● Problem:
All lines from the one containing "Las bandas transportadoras" down to the one containing "天井の高いリビングダイニング", both ends included, are to be given again exactly; omit the rest of the listing below.

● Task data:

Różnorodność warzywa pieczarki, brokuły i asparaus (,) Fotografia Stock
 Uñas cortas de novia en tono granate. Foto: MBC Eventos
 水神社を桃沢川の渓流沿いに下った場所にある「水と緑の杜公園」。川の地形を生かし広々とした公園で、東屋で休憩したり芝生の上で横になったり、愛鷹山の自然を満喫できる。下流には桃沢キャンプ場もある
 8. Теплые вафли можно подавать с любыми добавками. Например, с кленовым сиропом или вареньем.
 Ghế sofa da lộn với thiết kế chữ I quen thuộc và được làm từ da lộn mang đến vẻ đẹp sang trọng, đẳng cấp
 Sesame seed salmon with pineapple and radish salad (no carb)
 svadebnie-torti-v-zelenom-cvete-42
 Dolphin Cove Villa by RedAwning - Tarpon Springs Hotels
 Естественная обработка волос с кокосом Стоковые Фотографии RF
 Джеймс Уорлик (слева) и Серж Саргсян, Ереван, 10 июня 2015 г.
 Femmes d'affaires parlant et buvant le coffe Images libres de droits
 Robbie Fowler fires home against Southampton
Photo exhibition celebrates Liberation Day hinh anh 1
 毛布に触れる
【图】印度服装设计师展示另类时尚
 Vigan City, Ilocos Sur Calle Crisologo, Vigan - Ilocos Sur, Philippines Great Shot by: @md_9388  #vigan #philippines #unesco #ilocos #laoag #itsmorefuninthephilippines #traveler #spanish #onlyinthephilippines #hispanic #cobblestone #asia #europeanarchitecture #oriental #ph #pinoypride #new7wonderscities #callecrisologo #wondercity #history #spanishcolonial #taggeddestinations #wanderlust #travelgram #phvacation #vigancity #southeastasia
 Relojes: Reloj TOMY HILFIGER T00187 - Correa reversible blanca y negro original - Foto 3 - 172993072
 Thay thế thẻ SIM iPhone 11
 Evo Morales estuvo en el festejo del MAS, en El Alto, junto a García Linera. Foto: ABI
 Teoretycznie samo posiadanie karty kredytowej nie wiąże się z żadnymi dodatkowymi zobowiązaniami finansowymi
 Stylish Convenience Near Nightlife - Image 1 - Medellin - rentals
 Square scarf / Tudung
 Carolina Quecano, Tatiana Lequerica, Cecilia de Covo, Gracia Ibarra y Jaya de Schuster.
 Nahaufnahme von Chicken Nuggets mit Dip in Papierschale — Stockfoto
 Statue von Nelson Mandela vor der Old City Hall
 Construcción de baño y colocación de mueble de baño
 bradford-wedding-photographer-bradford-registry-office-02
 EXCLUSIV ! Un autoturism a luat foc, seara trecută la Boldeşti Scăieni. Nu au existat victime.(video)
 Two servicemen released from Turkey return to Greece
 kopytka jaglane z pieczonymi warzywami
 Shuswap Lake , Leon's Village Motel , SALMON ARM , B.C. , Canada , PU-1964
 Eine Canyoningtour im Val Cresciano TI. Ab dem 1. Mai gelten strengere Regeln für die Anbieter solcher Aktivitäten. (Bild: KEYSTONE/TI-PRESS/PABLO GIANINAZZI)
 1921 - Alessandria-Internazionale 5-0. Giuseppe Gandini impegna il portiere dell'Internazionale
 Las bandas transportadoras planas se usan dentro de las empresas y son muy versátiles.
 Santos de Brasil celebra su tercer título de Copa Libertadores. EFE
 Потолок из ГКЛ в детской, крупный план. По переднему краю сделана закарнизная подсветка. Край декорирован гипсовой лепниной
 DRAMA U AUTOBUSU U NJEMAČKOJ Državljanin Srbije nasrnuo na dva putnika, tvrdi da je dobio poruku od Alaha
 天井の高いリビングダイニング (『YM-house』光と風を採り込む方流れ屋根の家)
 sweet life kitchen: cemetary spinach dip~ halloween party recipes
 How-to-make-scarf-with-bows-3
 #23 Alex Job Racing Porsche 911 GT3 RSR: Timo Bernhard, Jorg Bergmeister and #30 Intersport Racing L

● Exercise answer:
 Las bandas transportadoras planas se usan dentro de las empresas y son muy versátiles.
 Santos de Brasil celebra su tercer título de Copa Libertadores. EFE
 Потолок из ГКЛ в детской, крупный план. По переднему краю сделана закарнизная подсветка. Край декорирован гипсовой лепниной
 DRAMA U AUTOBUSU U NJEMAČKOJ Državljanin Srbije nasrnuo na dva putnika, tvrdi da je dobio poruku od Alaha
 天井の高いリビングダイニング (『YM-house』光と風を採り込む方流れ屋根の家)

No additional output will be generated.